Robert Kennedy is quoted once as saying, “Some men see things as they are, and ask “why?”. I see things as they could be, and ask “why not”? The people who seek to bridge the gap between how things are and how they could be are change agents . You might call them disrupters, transformers, modernizers, or innovators. The term may be somewhat passé, but I still call them change agents. Some are appointed to the role; some have it thrust upon them accidentally; some just assume the role naturally but change efforts of all types need one or more of these folks.
I haven’t thought about this much recently, but I was speaking with somebody just the other day about organizational change and realized that I have been on the front lines of at least four – and probably more – major organizational change initiatives. I never really set out to be a change agent, but I’ve certainly had some experience with it, and I think it comes from seeing what could be and always asking “why not?”.
I used to tell my teams when I was a restaurant and retail manager that I wanted the store to run so well that the company could film a commercial there – they knew exactly what that meant. Sometimes there were days when that vision felt unachievable, but I just kept telling them to focus on what they coulddo that day and asked them to just make one thing better than how they found it every day, no matter how small. Over the course of two years, we went from being a “D” grade store to being a frequent “A” grade store.
There are some common principles across other transformative changes that I have been part of – sometimes as the one bringing the change, sometimes as one who has embraced a change that was thrust upon me. There’s no one best way to be a change agent, but there are some behaviors that are common to successful agents of change.
- Change agents either bring or embrace a clear vision – what does the future look like and why does it need to look like that? They are able to define what’s different in that vision from current conditions.
- They communicate about change frequently and in a multitude of ways – everyone in the organization has to understand where they are going and why. Transparency is a key attribute.
- Change agents create or embrace the plan that will take them from where they are now to where they want to be. That plan will have short term and long term elements and will change along the way – everything does! Change agents are flexible and able to adjust to changing conditions or new learning, keeping the vision and mission as lodestars to stay on track.
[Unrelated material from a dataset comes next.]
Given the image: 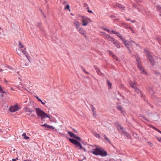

- Change agents understand that change can happen in big leaps or in tiny day-to-day bits, but it has to keep moving toward the new vision, even in the face of what might appear to be insurmountable obstacles. Some things may take months or even years to implement fully, but change agents keep the ball moving forward.
- Some elements may seem to be out of control (especially if you’ve ever worked with a legislature!) Effective change agents bring a solutions-orientation to their work – keeping the vision in mind and always seeking ways to keep moving forward, regardless of obstacles, even in baby steps. They’re the ones always asking “why” or “why not”? every time they hit a barrier.
Organizations can create change without doing these things, but the long term sustainability and success of that effort may be undermined. In fact, I would posit that the frequent changes of leadership and the very long timelines associated with policy changes in the public sector are among the reasons that the public sector is perceived as so resistant to change. There’s inertia there that can take a very concerted effort to overcome. Change agents in government run the risk of being viewed as rebels, if not outright troublemakers, but government may need them more than any other type of organization.
We do most of our work in the area of publicly-funded long term services and supports, currently facing enormous disruptive pressure. Growing demand, exploding expenditures, workforce challenges, evolving consumer expectations, and regulatory requirements are all creating an environment where change is the norm and it may no longer be tenable to just tweak systems around the edges to achieve desired outcomes. Disruptive change willhappen, but it will only be transformative and positive with intentional effort to make it so. Change agents, or whatever you want to call them, build the bridges that can successfully carry organizations over the chasm between “as is” and “to be”.